Rank-Embed-0.6B
Rank-Embed-0.6B is a specialized bi-encoder model designed for semantic search and dense retrieval. Instead of relying only on keyword overlap, it maps queries and documents into a shared vector space so they can be compared based on meaning, context, and intent.
Built on top of Qwen/Qwen2.5-0.5B-Instruct, the model is optimized for retrieval-first workloads such as semantic search, ranking, retrieval-augmented generation, clustering, and duplicate detection. It is compact enough for efficient deployment while retaining the language understanding needed for more complex search tasks.
Model Summary
| Property | Value |
|---|---|
| Architecture | Bi-encoder / two-tower embedding model |
| Base model | Qwen/Qwen2.5-0.5B-Instruct |
| Parameters | ~0.6B |
| Backbone hidden size | 896 |
| Embedding dimension | 768 |
| Pooling | Mean pooling |
| Projection head | nn.Linear(896, 768) |
| Similarity | Cosine similarity over L2-normalized vectors |
| Framework | PyTorch / Transformers |
| License | Apache 2.0 |
Key Capabilities
- Dense embedding generation for queries, passages, and documents
- Semantic search based on meaning rather than exact keyword matching
- Efficient cosine-similarity retrieval with normalized embeddings
- Strong support for complex and intent-heavy search queries
- Practical deployment footprint for production retrieval systems
What This Model Is
Rank-Embed-0.6B is designed to transform text into dense numerical vectors, or embeddings, that capture semantic meaning.
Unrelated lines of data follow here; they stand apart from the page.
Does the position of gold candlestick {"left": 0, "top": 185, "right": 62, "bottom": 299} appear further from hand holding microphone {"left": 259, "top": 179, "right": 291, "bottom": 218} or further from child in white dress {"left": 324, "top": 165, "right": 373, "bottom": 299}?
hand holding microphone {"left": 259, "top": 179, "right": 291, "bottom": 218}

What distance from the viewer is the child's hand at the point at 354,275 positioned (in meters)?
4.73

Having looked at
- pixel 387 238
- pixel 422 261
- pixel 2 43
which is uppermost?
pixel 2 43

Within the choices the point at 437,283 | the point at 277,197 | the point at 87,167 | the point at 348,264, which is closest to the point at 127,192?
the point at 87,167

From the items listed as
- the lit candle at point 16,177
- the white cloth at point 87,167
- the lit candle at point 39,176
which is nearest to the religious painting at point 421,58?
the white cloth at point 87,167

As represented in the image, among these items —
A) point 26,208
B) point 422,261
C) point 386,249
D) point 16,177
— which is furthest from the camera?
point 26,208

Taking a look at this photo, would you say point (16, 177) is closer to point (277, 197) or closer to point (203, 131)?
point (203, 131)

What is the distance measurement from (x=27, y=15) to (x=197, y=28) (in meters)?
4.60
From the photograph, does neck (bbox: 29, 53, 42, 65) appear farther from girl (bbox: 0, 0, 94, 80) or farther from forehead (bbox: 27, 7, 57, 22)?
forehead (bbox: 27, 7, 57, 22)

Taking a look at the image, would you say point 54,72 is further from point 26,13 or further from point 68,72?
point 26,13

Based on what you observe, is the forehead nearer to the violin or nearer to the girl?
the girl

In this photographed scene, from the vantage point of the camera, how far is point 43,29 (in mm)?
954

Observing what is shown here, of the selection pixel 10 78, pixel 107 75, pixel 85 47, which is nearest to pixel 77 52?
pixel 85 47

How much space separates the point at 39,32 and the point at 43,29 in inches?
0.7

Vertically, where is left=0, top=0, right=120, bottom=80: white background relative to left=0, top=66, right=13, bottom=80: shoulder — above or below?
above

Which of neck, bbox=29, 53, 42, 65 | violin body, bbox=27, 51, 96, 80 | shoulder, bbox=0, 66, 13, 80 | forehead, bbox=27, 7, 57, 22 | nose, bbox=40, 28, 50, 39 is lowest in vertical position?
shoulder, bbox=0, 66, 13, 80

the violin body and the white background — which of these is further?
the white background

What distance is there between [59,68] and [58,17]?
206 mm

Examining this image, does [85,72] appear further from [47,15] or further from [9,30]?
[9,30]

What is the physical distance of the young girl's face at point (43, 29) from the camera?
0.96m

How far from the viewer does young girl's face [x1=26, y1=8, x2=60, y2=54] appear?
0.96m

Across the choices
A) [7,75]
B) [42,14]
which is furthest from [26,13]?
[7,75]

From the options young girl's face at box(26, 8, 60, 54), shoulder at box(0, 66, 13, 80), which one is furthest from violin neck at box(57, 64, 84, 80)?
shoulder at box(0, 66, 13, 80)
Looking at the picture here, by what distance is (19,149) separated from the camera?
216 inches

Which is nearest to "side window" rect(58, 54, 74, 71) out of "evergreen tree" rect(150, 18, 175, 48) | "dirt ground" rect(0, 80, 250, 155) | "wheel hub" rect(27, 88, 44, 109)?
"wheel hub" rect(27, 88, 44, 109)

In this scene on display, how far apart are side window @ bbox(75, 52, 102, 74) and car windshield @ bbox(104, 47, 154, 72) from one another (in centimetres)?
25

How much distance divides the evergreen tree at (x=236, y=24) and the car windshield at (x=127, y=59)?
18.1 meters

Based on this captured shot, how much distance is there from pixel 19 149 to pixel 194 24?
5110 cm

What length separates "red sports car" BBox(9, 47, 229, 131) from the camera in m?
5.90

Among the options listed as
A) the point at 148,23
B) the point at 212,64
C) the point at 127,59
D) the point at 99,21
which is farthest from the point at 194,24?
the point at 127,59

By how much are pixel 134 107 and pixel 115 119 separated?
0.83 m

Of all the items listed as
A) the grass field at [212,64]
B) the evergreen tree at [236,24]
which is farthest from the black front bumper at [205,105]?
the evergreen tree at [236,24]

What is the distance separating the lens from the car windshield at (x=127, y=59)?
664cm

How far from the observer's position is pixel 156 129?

In a traditional keyword-based system, retrieval depends on exact lexical overlap. In contrast, this model enables systems to compare text based on intent, topic, and contextual similarity.
As a compact retrieval model built on Qwen2.5-0.5B-Instruct, it provides an efficient balance between inference speed and semantic quality. This makes it a strong fit for production search systems that need to serve high-quality results without requiring unnecessarily large infrastructure.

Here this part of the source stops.